2:2-4 For, if a man 
comes into your assembly with his fingers covered with gold rings and 
dressed in elegant clothes and a poor man comes in dressed in shabby 
clothes, and you pay special attention to the man who is dressed in 
elegant clothes and you say to him: "Will you sit here, please?" and you
 say to the poor man, "You stand there!" or, "Squat on the floor beside 
my footstool!" have you not drawn distinctions within your minds, and 
have you not become judges whose thoughts are evil? 
      It is James' fear that snobbery may invade the Church. He draws
 a picture of two men entering the Christian assembly. The one is 
well-dressed and his fingers are covered with gold rings. The more 
ostentatious of the ancients wore rings on every finger except the 
middle one, and wore far more than one on each finger. They even hired 
rings to wear when they wished to give an impression of special wealth.

_Collected data_
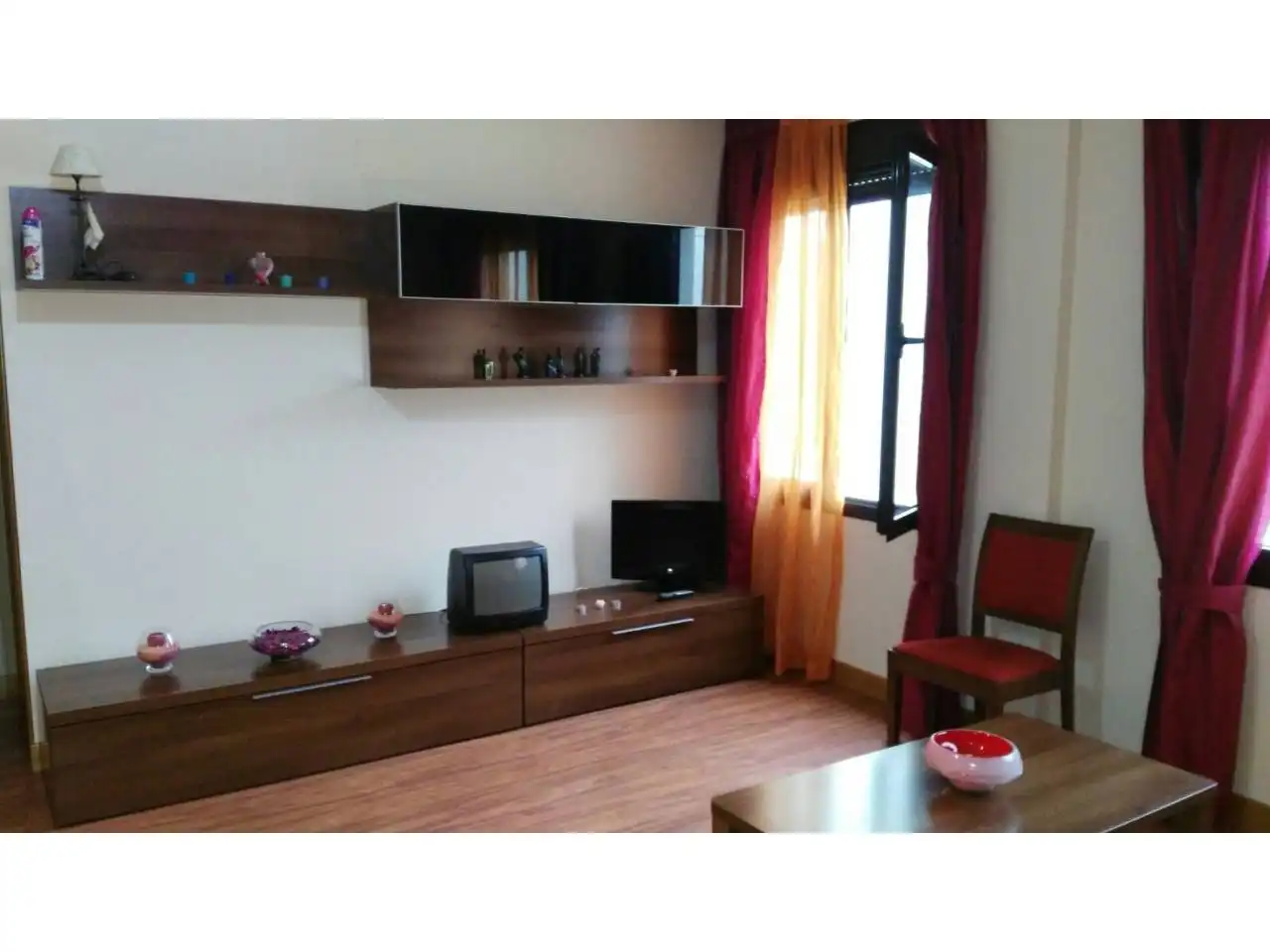 Appartement avec ascenseur à vendre à Calle Zambrana, imagen 15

_Task requirements_
1. In the James commentary, which finger did the more ostentatious of the ancients leave without rings?
2. Quote everything in the James commentary from "2:2-4 For, if" down to "thoughts are evil?".

_Response list_
1. The middle finger.

2.
2:2-4 For, if a man 
comes into your assembly with his fingers covered with gold rings and 
dressed in elegant clothes and a poor man comes in dressed in shabby 
clothes, and you pay special attention to the man who is dressed in 
elegant clothes and you say to him: "Will you sit here, please?" and you
 say to the poor man, "You stand there!" or, "Squat on the floor beside 
my footstool!" have you not drawn distinctions within your minds, and 
have you not become judges whose thoughts are evil?